The point I am making is that we all have some biased views resulting from our exposure to what we hear, learn, adapt and forget. My hope is that in the following sections of this article I will get you to rethink what we know about BI and more precisely, the scope for Hadoop/Big Data related technologies to provide business information, which I believe is the ultimate goal of BI.
Modelling your data to extract business information
There must be a good reason we keep thinking of DWH, SQL and RDBMS when considering BI. These technologies have been used for decades to represent business information in a concise and efficient way. When storage, memory and computation resources were costly, it was critical to normalise and index data efficiently, minimising costs by reducing duplicate data and avoiding unnecessary computation cycles reading the same or unnecessary details.
Innovations at IBM concerning data modelling by E. F. Codd in 1971 with the Third normal form for OLTP DBs, then Dr Ralph Kimball with his Dimensional Model in DWH presented in his first book "The Data Warehouse Toolkit" back in 1996, cemented data modelling as critical to providing business information. I will follow up on Data Modelling in a future post, where I intend to introduce a number of innovative approaches like Data Vault.
Hadoop - The bulky kid on the block
However BI, like everything else in this fast paced technological world is subject to changes and evolutions. Hadoop appeared originally in 2011 as a platform to crack vasts amounts of Internet data in a simple but efficient way, based on the Google white paper and developed in plain Java at Yahoo; the Map Reduce programming model was a good divide and conquer approach to processing all that clickstream data.
Since then, Hadoop has evolved into a Big Data ecosystem of different features & languages:
- Combining Object-Oriented and Functional Programming with Java, Python and Scala, providing an interpreter for rapid and iterative development;
- Supporting different data flows with Spark (Batch vs. Streaming) including Machine Learning and Graph Analysis;
- Advanced SQL query engines for Big Data;
- Combining data workloads for batch and streaming with Kafka, HDFS and Kudu.

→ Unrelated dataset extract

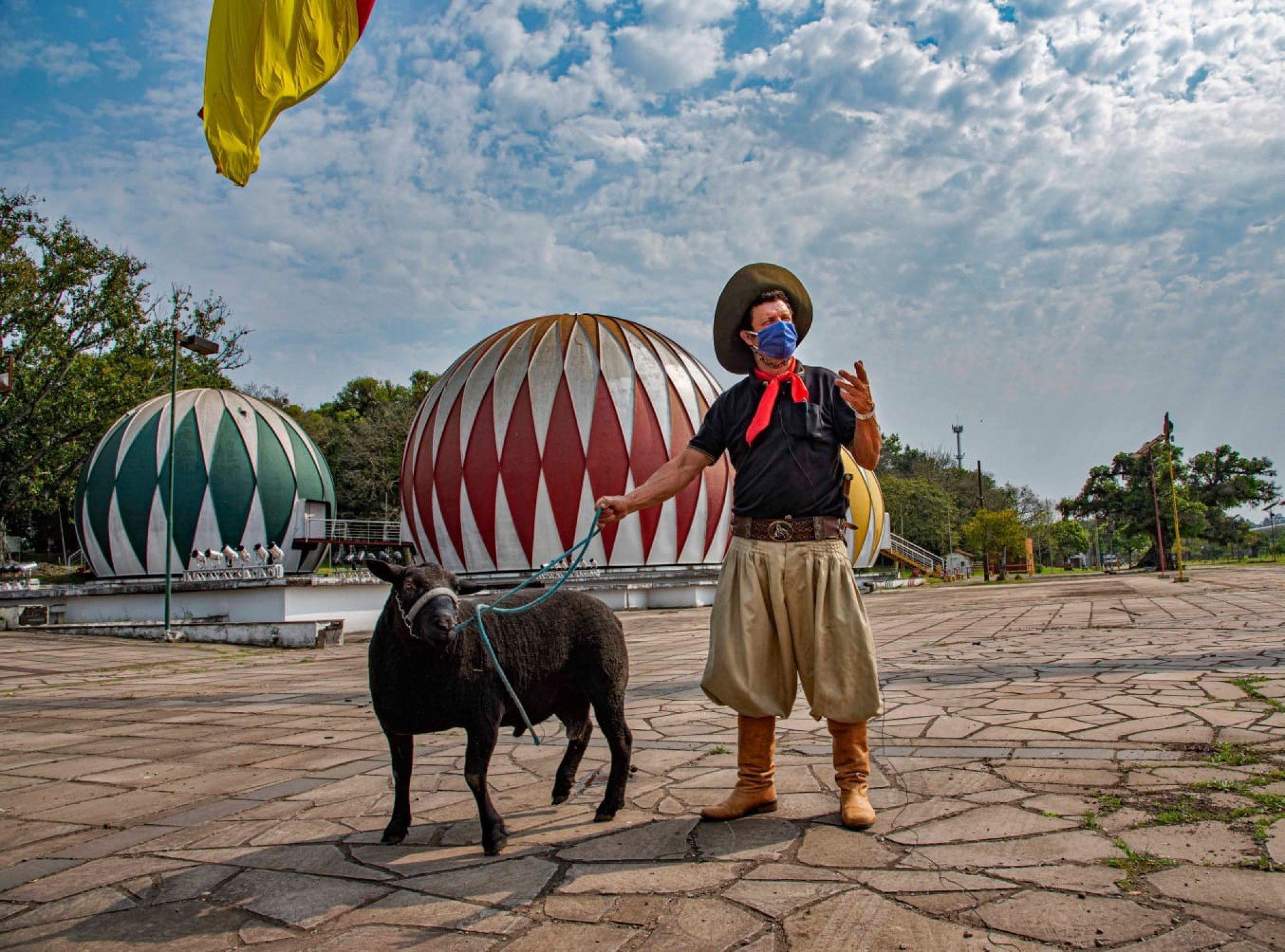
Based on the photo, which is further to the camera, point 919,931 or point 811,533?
point 811,533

In summary, an ecosystem of technologies and vendor solutions developed on top to cover different needs. Hadoop was not here to replace DWH or other BI solutions but to complement and enrich the way we provide business information.
The Hadoop way for BI
Now that in theory, we have put aside our biased views and we have refreshed ourselves on some fundamental principles about modelling and Hadoop, I would like to share the Hadoop BI use cases which, in my opinion and based on my experience, are the most successful ones:
- DWH augmentation - Either replacing existing ETL workflows or implementing new ones on top of existing DWH implementations, bringing among other things scalability to process big data and cheap archival/staging areas
- COTS solutions based on Hadoop - Highly specialised platforms for accessing and understanding Big Data. Some examples include:
- SQL on Hadoop engines, a.k.a. Massive Parallel Processing (MPP) engines, like:
We will go through some of these topics in future posts, but some core strengths of Hadoop are:
- Hadoop allows the enterprise to augment existing BI tools, bringing Advanced Analytics in the form of Scalable Machine Learning
- It aims to support Predictive and Prescriptive analytics, while the more Descriptive Analytics can remain in existing BI platforms
- It is THE environment to enable iterative exploratory analysis leveraging "Schema-on-Read" with full data access
You may wonder why I omitted terms such as "Data Lakes", "Data Hubs", "Snowflake schemas" and so on, common in BI terminology. I just tried to include the essential bits in this first post about rethinking BI on Hadoop, I will refer to more exotic terms once I delve into some of these areas in future posts.